The awardees are Jane Burns of the University of California, San Diego; Cedric Manlhiot of Johns Hopkins University; Ananth Annapragada of Baylor College of Medicine; Audrey Odom John of the Children's Hospital of Philadelphia; Usha Sethuraman of Central Michigan University; Juan Salazar of Connecticut Children's Medical Center; Charles Chiu of the University of California, San Francisco; and Lawrence Kleinman of Rutgers Robert Wood Johnson Medical School.

The awards are overseen by the NIH's Eunice Kennedy Shriver National Institute of Child Health and Human Development (NICHD) and an initiative called the Predicting Viral-Associated Inflammatory Disease Severity in Children with Laboratory Diagnostics and Artificial Intelligence (PreVAIL kIds). They are also part of the Rapid Acceleration of Diagnostics Radical (RADx-rad) program to support new approaches to COVID-19 testing.

The awards are a second tranche of funding for MIS-C following grants issued in 2020 that involved more than 7,400 research participants in four countries, the NIH noted in a statement.

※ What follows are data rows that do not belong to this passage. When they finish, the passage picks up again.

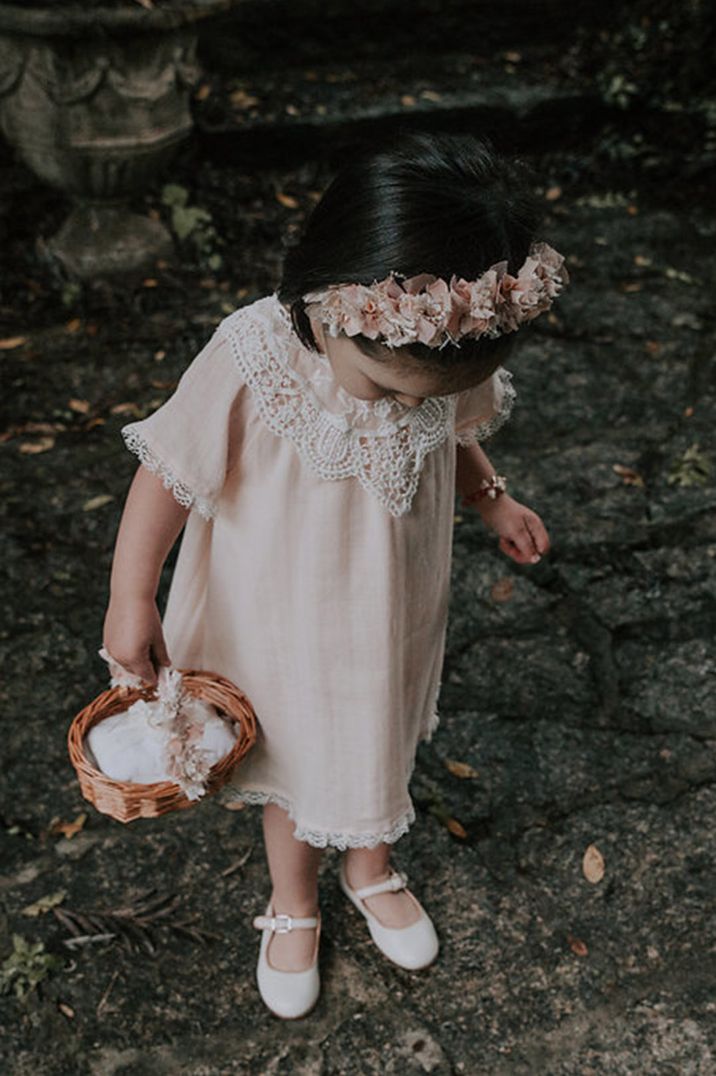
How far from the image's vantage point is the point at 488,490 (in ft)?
6.93

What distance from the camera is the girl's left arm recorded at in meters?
2.09

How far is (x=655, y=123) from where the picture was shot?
5.08 m

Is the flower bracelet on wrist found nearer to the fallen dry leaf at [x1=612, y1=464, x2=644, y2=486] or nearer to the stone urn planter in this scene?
the fallen dry leaf at [x1=612, y1=464, x2=644, y2=486]

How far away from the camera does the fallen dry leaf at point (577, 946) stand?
2242mm

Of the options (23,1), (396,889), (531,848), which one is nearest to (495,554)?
(531,848)

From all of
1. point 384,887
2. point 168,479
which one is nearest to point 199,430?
point 168,479

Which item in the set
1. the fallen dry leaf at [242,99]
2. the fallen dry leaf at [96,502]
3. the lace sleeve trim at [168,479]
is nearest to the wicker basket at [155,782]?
the lace sleeve trim at [168,479]

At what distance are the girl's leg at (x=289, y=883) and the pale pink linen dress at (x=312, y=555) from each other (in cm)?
8

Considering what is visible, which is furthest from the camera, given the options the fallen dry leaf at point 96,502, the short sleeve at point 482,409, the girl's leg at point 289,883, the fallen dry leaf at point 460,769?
the fallen dry leaf at point 96,502

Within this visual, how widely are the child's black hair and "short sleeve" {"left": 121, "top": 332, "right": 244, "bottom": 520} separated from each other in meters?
0.19

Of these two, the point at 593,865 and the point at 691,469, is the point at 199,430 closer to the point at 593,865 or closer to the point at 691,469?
the point at 593,865

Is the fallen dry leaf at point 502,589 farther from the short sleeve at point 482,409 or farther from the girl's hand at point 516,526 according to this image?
the short sleeve at point 482,409

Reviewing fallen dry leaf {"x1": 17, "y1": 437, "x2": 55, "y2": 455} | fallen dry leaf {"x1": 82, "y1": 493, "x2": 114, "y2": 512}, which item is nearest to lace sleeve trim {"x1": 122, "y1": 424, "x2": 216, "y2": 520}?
fallen dry leaf {"x1": 82, "y1": 493, "x2": 114, "y2": 512}

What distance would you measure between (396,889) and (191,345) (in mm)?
2054
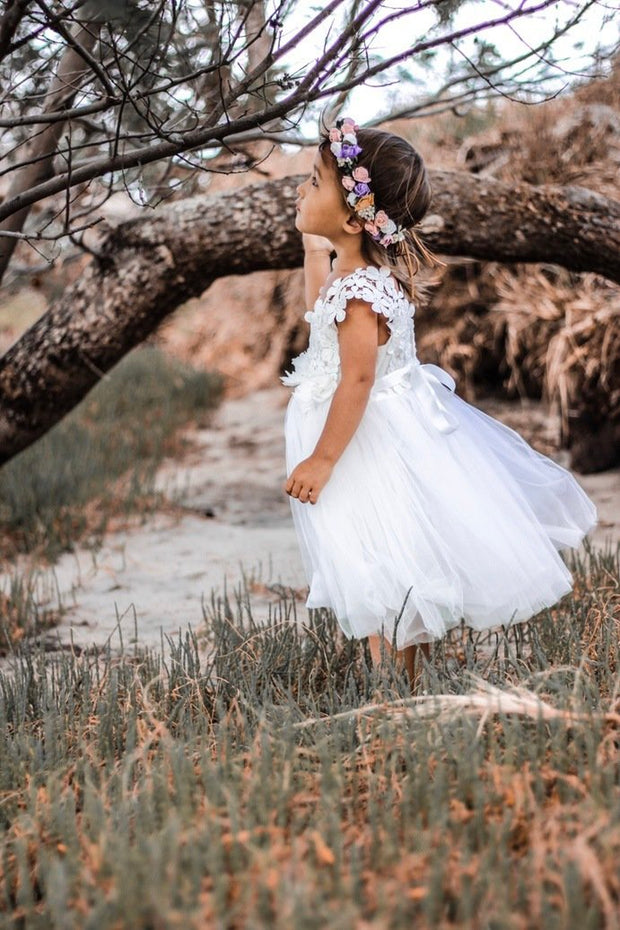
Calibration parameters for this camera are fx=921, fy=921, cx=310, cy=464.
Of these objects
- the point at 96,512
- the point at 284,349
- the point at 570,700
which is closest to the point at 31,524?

The previous awards yielded a laboratory technique for detecting immune cells associated with MIS-C, databases that help diagnose children at risk for MIS-C and severe COVID-19 based on blood proteins and genetic biomarkers, and a database that can distinguish between MIS-C, Kawasaki disease, and fever-causing viral and bacterial infections. These prototype methods and techniques can potentially be used in clinics, emergency departments, and for hospital inpatients, NIH said.